The Center for Medicare and Medicaid Services (CMS) aims to consistently and actively improve the healthcare industry anyway that it can. Recently announced, the CMS Measures Inventory Tool (CMIT) has set out to refine and define quality measures for providers all over the United States. Quality Measures are the tools and methods used to measure and put a number on the many different procedures in healthcare. These tools help us measure things like outcomes, patient’s opinions, and overall quality of care. CMS has been working on CMIT for a long time. Its intended purpose is to create an online tool that providers can use to find and use these measurements. Its goal is to increase transparency as well as make measures consistent across the map.

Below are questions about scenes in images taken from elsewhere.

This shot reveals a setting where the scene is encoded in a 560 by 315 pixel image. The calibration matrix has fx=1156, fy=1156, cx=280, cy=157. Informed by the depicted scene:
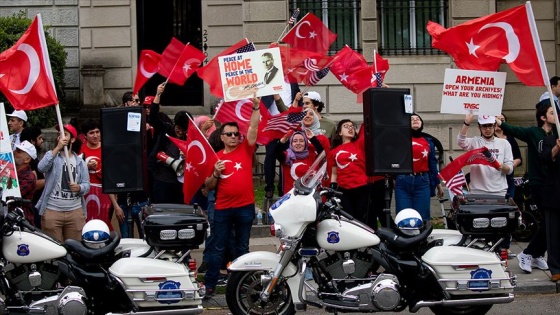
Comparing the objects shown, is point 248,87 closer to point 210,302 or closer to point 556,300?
point 210,302

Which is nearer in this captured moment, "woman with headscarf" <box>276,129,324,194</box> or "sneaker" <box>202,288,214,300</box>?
"sneaker" <box>202,288,214,300</box>

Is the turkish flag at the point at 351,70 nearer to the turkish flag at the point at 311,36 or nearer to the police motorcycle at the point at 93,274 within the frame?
the turkish flag at the point at 311,36

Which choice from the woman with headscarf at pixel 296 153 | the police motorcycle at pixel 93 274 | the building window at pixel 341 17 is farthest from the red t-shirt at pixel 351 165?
the building window at pixel 341 17

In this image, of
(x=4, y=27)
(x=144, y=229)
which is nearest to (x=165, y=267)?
(x=144, y=229)

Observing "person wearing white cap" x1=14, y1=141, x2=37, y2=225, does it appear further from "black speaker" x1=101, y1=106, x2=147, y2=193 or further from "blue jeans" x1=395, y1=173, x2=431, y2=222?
"blue jeans" x1=395, y1=173, x2=431, y2=222

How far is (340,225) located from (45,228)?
3472 millimetres

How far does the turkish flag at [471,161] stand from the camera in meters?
12.7

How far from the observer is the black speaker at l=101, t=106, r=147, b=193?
38.0 ft

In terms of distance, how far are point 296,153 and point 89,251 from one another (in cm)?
339

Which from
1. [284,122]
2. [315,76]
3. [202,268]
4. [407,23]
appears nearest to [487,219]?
[284,122]

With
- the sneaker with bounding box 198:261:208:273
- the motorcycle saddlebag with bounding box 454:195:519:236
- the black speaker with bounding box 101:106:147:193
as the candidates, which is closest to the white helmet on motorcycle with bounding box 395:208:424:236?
the motorcycle saddlebag with bounding box 454:195:519:236

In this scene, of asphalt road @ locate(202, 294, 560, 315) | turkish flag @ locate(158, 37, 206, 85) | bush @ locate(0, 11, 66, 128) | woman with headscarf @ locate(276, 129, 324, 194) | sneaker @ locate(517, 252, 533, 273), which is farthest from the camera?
bush @ locate(0, 11, 66, 128)

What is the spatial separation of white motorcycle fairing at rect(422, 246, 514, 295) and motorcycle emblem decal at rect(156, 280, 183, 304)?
224cm

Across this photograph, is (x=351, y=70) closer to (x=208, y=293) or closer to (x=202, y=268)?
(x=202, y=268)
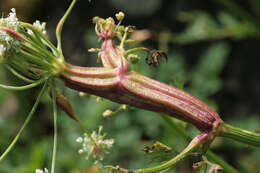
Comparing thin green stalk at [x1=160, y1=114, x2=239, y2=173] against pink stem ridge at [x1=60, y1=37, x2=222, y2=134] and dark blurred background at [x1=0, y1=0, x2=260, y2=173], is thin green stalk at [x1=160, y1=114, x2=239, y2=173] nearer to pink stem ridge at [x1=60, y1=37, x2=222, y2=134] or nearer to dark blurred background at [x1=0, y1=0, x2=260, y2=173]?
dark blurred background at [x1=0, y1=0, x2=260, y2=173]

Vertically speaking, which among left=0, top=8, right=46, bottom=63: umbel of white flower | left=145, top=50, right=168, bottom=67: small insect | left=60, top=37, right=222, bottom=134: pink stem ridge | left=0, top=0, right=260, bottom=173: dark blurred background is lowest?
left=0, top=0, right=260, bottom=173: dark blurred background

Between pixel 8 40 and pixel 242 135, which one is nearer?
pixel 8 40

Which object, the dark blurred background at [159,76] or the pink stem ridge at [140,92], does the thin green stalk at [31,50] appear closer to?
the pink stem ridge at [140,92]

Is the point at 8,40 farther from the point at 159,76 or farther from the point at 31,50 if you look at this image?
the point at 159,76

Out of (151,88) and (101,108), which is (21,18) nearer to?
(101,108)

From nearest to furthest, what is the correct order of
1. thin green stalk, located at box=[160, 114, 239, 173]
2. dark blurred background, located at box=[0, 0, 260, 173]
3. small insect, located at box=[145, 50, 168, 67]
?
small insect, located at box=[145, 50, 168, 67] < thin green stalk, located at box=[160, 114, 239, 173] < dark blurred background, located at box=[0, 0, 260, 173]

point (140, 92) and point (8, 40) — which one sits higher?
point (8, 40)

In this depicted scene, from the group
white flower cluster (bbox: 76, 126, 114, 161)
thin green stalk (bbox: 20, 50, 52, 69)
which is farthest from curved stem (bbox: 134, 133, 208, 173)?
thin green stalk (bbox: 20, 50, 52, 69)

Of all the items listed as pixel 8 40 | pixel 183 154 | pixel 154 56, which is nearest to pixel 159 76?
pixel 154 56


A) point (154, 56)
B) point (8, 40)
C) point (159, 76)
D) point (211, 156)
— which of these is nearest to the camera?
point (8, 40)

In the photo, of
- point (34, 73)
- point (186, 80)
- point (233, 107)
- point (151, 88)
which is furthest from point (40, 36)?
point (233, 107)
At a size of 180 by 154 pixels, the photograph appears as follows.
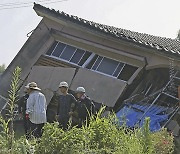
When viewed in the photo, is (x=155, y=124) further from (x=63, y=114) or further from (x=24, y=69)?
(x=24, y=69)

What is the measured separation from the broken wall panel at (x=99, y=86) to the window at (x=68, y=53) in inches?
22.1

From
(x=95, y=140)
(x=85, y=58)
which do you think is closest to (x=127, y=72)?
(x=85, y=58)

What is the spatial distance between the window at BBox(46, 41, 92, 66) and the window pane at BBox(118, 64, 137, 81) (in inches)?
53.4

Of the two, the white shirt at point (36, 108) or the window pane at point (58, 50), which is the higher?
the window pane at point (58, 50)

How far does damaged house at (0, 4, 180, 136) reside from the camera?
A: 30.4 ft

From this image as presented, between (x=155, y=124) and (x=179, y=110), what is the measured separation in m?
0.63

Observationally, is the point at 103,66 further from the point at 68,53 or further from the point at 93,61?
the point at 68,53

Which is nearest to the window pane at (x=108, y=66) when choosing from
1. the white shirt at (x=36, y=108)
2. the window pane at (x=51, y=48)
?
the window pane at (x=51, y=48)

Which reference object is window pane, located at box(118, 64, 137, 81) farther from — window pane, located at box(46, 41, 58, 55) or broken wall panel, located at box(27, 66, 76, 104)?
window pane, located at box(46, 41, 58, 55)

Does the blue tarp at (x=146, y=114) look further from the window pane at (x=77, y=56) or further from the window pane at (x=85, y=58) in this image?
the window pane at (x=77, y=56)

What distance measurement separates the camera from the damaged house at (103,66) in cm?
926

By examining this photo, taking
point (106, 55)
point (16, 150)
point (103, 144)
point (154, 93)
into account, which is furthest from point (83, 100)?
point (16, 150)

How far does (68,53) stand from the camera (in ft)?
39.1

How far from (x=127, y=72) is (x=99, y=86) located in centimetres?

The blog on the CMS website wrote, “CMS is deploying an innovative tool that provides all stakeholders improved visibility into the portfolio of CMS measures.”
How is it set up?
Again, from the CMS blog, providers can access the tool online. CMIT is interactive and has that same information as the current Excel Spreadsheet. It provides a list of quality measures such as those that CMS is still working on. It also has all of the measures that are they are currently using and the ones that they are no longer using for quality programs.
The tool is set up so that it is easy to use for providers. They can quickly access different quality measures and find ones that relate to one another. CMS writes, “The tool increases transparency and can be used to identify measures across the continuum of care and will help coordinate measurement efforts across all conditions, settings, and populations.”
There is now more information pertaining to quality measures in this tool. A wider range of this information helps providers and physicians maintain a constant quality of care. They are able to stay accountable for this tool paired with other CMS programs.
CMS attempted to answer as many questions as they could with the new CMIT tool for quality measures. It lists the “dates of measure consideration and implementation, and measure specification including, but not limited to, numerator, denominator, exclusion criteria, measure type, and National Quality Forum endorsement status.” These details are combined for simple access to information.
CMS continues to increase transparency and consistency across healthcare field in the US. Through the new CMIT tool, quality measures are more available and accessible for providers across the country.